━━━━━ Data for this exercise ━━━━━

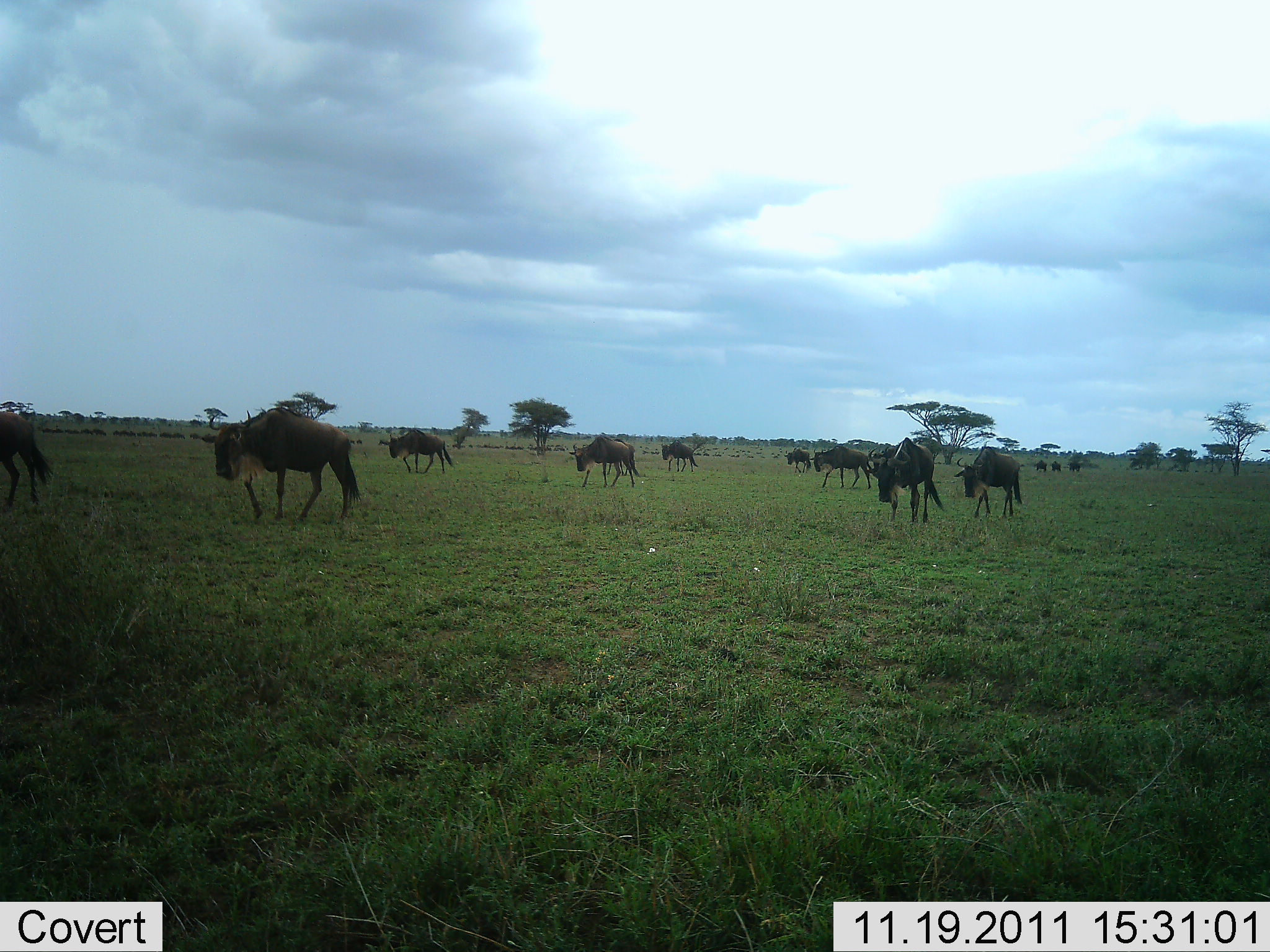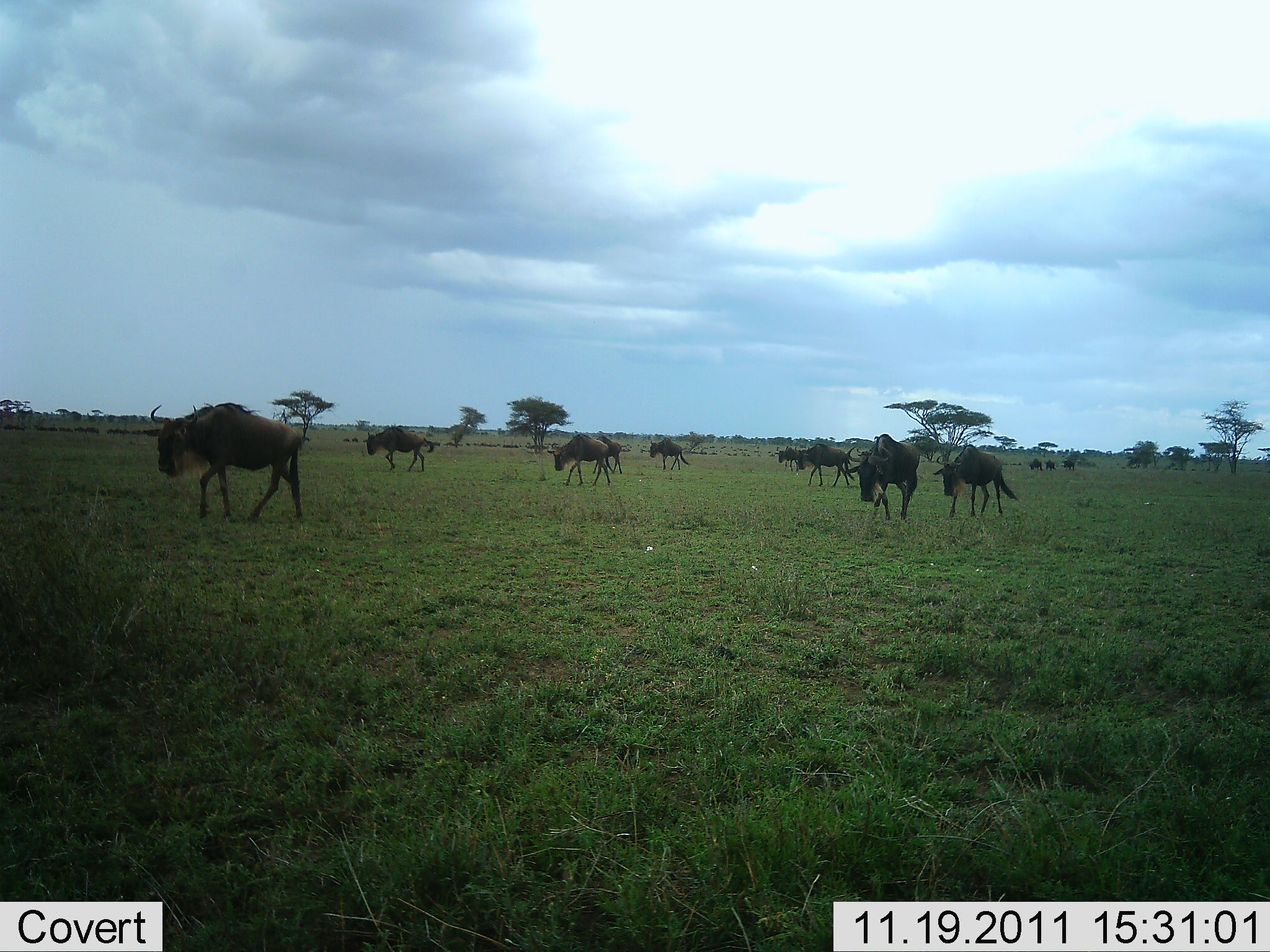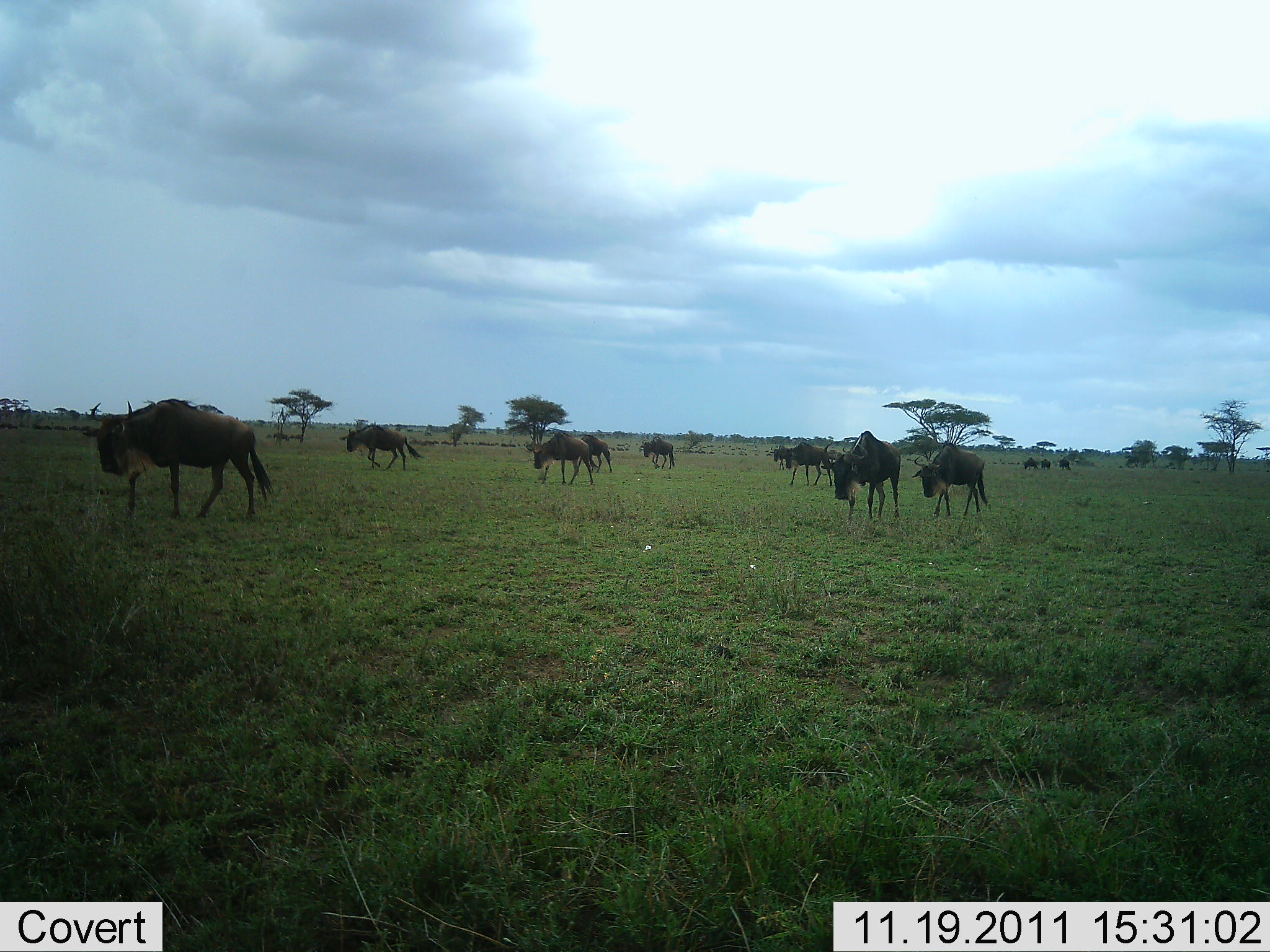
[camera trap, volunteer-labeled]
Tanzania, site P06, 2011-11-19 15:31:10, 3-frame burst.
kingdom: Animalia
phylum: Chordata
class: Mammalia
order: Artiodactyla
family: Bovidae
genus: Connochaetes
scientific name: Connochaetes taurinus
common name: blue wildebeest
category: wildebeest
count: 11-50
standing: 17%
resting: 0%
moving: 83%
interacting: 0%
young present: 0%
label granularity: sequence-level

━━━━━

*Exercise description*
Copy only the stretch running from the line containing "genus: Connochaetes" to the final line of the entries, both ends included, exactly as it stands.

*Solution for this exercise*
genus: Connochaetes
scientific name: Connochaetes taurinus
common name: blue wildebeest
category: wildebeest
count: 11-50
standing: 17%
resting: 0%
moving: 83%
interacting: 0%
young present: 0%
label granularity: sequence-level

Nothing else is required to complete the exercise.